In Amarillo, for example, firefighters, parks officials and library workers pitched in, handing out water to those in the snaking vaccine line at the local civic center and monitoring patients post-vaccination.
Data from Michigan, Wisconsin, Florida, Texas and North Carolina – states chosen for their availability of county data and their rural/urban divides – showed they were typically leading urban counterparts in vaccination rates at the start of the rollout.
A Kaiser Family Foundation survey of 1,560 Americans in mid-January found that 54% of rural respondents said they had enough information on where to get vaccinated versus 38% among urban counterparts.

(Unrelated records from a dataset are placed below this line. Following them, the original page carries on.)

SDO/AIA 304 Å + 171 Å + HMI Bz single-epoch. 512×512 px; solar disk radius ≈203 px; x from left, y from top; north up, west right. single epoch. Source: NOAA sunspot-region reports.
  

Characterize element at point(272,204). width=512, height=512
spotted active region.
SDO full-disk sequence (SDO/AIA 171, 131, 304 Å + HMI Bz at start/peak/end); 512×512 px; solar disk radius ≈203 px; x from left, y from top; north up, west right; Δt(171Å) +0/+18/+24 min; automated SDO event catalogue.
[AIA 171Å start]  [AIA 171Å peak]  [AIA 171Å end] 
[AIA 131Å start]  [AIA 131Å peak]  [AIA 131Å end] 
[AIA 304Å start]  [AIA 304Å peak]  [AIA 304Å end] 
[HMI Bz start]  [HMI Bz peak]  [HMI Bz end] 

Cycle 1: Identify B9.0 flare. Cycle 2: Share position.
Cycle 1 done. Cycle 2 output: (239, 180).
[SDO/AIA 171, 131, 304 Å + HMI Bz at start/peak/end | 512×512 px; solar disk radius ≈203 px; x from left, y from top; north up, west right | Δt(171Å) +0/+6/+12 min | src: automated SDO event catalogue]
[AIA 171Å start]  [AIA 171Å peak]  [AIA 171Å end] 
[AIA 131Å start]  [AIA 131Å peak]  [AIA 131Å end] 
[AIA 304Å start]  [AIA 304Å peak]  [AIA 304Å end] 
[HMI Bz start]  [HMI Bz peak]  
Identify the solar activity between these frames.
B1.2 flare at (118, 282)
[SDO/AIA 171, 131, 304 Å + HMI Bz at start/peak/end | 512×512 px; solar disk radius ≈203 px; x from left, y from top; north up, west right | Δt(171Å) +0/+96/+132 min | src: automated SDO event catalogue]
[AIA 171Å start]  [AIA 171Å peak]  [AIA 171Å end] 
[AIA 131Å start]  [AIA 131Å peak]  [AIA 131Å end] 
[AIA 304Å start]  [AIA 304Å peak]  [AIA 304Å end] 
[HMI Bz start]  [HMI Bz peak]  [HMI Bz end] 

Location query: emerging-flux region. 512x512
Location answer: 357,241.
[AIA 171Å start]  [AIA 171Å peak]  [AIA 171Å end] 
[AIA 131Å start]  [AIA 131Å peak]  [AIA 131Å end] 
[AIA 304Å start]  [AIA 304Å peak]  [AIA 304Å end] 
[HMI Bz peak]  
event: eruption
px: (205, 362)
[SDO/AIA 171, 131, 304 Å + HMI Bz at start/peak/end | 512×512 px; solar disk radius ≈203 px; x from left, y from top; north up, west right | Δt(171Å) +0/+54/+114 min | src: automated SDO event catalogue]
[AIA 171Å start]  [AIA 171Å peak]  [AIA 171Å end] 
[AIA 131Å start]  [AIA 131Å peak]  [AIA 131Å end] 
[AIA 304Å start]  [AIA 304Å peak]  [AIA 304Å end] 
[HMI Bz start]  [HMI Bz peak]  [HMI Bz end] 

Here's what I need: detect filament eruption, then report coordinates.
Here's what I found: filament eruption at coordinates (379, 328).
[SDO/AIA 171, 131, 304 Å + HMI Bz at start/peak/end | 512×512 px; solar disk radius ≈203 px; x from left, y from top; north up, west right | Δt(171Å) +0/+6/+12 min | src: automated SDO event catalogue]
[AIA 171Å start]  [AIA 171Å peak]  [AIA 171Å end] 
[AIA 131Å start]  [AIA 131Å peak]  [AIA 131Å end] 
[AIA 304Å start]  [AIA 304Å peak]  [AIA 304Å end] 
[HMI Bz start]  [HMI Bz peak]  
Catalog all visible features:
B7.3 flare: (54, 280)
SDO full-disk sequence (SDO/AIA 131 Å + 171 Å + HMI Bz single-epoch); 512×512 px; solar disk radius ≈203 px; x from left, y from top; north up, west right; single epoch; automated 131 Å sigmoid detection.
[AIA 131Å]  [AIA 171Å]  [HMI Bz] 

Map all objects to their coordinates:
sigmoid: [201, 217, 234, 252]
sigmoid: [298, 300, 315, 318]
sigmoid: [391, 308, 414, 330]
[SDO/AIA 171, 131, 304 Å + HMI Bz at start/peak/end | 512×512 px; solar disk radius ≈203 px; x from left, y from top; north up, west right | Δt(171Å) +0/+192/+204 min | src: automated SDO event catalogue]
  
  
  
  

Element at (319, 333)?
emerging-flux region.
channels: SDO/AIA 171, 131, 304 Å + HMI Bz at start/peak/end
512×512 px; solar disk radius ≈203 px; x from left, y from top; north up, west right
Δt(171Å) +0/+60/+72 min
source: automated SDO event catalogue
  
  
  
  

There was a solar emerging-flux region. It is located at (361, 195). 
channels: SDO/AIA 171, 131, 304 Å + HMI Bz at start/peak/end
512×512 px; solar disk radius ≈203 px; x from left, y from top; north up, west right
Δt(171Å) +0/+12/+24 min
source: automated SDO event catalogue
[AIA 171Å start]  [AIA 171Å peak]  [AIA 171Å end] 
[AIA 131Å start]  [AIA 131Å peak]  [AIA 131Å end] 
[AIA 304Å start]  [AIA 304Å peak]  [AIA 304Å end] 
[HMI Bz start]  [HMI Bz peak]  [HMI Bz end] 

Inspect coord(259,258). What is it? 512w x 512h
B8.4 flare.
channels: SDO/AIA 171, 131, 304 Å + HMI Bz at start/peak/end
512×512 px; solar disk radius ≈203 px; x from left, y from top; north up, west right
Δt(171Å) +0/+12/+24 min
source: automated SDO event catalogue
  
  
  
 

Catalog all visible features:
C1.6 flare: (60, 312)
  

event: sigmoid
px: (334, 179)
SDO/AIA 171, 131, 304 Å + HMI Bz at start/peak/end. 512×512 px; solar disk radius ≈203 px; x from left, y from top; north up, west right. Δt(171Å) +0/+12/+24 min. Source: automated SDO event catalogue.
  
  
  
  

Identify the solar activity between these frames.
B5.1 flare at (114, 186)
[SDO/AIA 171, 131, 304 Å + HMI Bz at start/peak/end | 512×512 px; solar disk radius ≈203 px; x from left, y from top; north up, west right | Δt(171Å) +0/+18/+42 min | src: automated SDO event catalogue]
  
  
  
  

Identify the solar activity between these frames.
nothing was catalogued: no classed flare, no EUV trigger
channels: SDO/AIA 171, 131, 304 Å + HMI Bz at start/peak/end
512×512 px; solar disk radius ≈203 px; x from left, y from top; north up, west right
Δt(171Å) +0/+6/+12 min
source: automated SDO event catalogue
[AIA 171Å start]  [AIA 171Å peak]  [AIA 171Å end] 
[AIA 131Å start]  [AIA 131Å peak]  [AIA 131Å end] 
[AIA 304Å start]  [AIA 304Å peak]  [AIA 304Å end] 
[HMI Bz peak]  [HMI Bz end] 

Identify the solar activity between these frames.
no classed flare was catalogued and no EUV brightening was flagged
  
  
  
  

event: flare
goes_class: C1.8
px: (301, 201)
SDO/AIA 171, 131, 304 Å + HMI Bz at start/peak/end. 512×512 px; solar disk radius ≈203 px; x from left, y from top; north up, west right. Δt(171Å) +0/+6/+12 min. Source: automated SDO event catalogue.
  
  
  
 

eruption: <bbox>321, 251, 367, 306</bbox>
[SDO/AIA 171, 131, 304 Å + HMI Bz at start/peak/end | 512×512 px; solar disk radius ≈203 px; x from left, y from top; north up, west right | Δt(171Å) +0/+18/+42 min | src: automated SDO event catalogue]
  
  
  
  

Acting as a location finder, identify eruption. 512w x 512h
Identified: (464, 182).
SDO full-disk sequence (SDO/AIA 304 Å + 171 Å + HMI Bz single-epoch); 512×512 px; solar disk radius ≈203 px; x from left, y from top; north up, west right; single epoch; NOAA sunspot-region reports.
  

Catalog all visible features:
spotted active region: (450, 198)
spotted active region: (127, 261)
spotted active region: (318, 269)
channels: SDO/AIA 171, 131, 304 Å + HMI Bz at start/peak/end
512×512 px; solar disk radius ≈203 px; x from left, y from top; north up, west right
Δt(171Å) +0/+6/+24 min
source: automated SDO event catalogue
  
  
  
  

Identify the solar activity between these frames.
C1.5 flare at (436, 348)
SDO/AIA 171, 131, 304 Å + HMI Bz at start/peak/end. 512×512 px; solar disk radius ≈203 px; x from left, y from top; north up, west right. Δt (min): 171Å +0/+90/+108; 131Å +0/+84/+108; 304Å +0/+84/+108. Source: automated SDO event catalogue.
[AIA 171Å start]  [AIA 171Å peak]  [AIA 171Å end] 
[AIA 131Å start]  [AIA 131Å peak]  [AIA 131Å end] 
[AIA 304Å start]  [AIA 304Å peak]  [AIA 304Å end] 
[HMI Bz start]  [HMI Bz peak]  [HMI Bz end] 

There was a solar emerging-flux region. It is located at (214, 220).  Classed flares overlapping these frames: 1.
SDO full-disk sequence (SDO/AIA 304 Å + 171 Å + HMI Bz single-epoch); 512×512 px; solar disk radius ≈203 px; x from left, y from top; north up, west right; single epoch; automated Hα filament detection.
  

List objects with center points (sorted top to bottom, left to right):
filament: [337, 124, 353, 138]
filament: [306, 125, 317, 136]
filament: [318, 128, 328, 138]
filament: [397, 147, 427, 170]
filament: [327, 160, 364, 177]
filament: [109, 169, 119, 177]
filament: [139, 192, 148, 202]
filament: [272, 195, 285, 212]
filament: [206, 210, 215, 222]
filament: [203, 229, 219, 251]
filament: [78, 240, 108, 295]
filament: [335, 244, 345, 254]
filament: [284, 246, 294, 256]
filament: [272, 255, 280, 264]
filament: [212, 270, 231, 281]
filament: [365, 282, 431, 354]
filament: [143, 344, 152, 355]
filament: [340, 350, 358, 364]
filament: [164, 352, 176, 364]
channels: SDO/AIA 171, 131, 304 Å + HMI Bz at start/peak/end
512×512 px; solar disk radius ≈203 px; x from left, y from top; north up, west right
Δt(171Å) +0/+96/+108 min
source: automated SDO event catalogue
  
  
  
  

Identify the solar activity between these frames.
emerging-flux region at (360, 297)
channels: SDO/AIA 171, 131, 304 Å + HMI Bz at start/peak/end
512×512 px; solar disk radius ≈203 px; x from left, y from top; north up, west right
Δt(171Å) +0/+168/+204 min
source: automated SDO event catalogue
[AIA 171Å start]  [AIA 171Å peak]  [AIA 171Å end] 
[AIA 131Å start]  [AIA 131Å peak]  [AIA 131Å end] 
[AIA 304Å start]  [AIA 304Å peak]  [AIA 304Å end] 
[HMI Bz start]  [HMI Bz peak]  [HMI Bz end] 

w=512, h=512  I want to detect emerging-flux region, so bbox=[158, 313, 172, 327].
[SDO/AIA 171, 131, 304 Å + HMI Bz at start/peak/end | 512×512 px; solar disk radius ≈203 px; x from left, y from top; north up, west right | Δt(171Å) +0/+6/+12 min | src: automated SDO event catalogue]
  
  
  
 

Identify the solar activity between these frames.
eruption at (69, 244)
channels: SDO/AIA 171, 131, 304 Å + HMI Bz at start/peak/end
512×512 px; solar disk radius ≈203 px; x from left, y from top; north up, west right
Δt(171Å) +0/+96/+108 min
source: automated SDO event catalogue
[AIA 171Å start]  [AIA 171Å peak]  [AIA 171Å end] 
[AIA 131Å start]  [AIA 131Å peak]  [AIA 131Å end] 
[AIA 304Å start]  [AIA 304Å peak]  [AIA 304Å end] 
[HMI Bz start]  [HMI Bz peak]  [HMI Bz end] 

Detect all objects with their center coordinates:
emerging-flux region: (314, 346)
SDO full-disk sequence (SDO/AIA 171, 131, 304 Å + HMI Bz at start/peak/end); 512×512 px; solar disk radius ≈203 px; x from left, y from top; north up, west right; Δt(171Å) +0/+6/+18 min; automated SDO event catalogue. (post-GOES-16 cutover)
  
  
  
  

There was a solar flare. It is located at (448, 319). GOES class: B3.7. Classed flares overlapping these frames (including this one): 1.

In Menominee County, Wisconsin, Yvonne Tourtillott, a receptionist at the lone public health clinic, dropped everything to conduct phone blitzes when the county received vaccine doses in December and January, scheduling hundreds of appointments with the help of an Excel spreadsheet.
The effort paid off. The 4,500-resident county had vaccinated more than 400 people as of mid-January, giving it the third highest rate of Wisconsin’s 72 counties at the time.
Vaccination data is in constant flux, however, and some small counties that began at the top of their state’s rankings have sunk as states tweaked allocations to be equitable.
Brock Slabach, senior vice president at the National Rural Health Association, said rural health departments tended to be well connected, but added that access to vaccine supply was becoming a challenge.
‘NEWS TRAVELS FAST’
In Menominee County, which also serves as the Menominee Indian Reservation, devising a mass communication strategy is a big hurdle, said Dr. Amy Slagle, medical director of the county’s public health clinic. Officials fear phone blitzes will not be practical as more doses come in and many in the poor county lack reliable internet.
Many local officials also fear they could be effectively punished for their early efficiency, as state governments divert future doses to help other counties catch up.
A new batch of data released on Jan. 25 from Wisconsin showed Menominee’s per-capita vaccination rate had fallen from third to 29th in the state, with Slagle saying they had received just 10 doses in the prior week.
In Jim Hogg County, Guerra has urged the Texas Department of State Health Services (DSHS) to keep vaccines flowing to the deeply impoverished county, saying it “remains at a disadvantage” in healthcare access – a factor that can contribute to higher COVID-19 death rates.
Dr. Emilie Prot, the DSHS official in charge of the region, said vaccination rate is one of many factors determining allocation. “We want to make sure we’re equitable, and we can’t go back to the same places week to week.”
Some counties with strong vaccination efforts are getting more business than they bargained for.
Rural Davie County, which for many weeks led North Carolina in vaccination rate, has attracted vaccine-seekers from other parts of the state, said Wendy Horne, a spokeswoman for the local health department.
Davie residents Sue and Dave Sidden, a retired couple who recently received their second vaccine doses, attribute their county’s success to its tight-knit nature.
“There’s just no secret in a small community,” Sue said. “News travels fast here.”